- Registros armazenados
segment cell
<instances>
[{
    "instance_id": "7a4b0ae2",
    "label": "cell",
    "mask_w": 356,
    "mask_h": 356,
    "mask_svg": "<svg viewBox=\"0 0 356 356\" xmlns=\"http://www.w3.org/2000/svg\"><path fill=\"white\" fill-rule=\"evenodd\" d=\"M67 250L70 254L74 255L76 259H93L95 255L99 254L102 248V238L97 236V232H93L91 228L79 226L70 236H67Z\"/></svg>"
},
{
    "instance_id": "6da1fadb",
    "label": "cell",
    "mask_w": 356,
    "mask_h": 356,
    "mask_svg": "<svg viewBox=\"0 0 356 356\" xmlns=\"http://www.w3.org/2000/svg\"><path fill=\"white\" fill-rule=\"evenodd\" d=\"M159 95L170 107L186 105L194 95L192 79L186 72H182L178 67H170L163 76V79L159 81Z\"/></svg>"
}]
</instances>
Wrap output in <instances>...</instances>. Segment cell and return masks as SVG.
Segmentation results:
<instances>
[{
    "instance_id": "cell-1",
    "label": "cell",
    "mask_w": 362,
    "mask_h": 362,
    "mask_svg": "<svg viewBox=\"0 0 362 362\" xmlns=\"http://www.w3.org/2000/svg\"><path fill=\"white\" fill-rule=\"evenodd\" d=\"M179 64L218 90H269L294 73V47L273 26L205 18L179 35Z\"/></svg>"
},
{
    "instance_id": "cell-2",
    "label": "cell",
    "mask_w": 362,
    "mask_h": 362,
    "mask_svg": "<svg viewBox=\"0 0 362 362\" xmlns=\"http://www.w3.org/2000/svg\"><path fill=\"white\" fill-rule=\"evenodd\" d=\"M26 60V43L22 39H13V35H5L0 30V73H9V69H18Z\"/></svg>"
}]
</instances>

- Objetivo da tarefa
Transcreva sem nenhuma alteração os registros, começando pela primeira linha e parando após a linha que contém "Wrap output in", incluindo as duas.

- Saída do exercício
segment cell
<instances>
[{
    "instance_id": "7a4b0ae2",
    "label": "cell",
    "mask_w": 356,
    "mask_h": 356,
    "mask_svg": "<svg viewBox=\"0 0 356 356\" xmlns=\"http://www.w3.org/2000/svg\"><path fill=\"white\" fill-rule=\"evenodd\" d=\"M67 250L70 254L74 255L76 259H93L95 255L99 254L102 248V238L97 236V232H93L91 228L79 226L70 236H67Z\"/></svg>"
},
{
    "instance_id": "6da1fadb",
    "label": "cell",
    "mask_w": 356,
    "mask_h": 356,
    "mask_svg": "<svg viewBox=\"0 0 356 356\" xmlns=\"http://www.w3.org/2000/svg\"><path fill=\"white\" fill-rule=\"evenodd\" d=\"M159 95L170 107L186 105L194 95L192 79L186 72H182L178 67H170L163 76V79L159 81Z\"/></svg>"
}]
</instances>
Wrap output in <instances>...</instances>. Segment cell and return masks as SVG.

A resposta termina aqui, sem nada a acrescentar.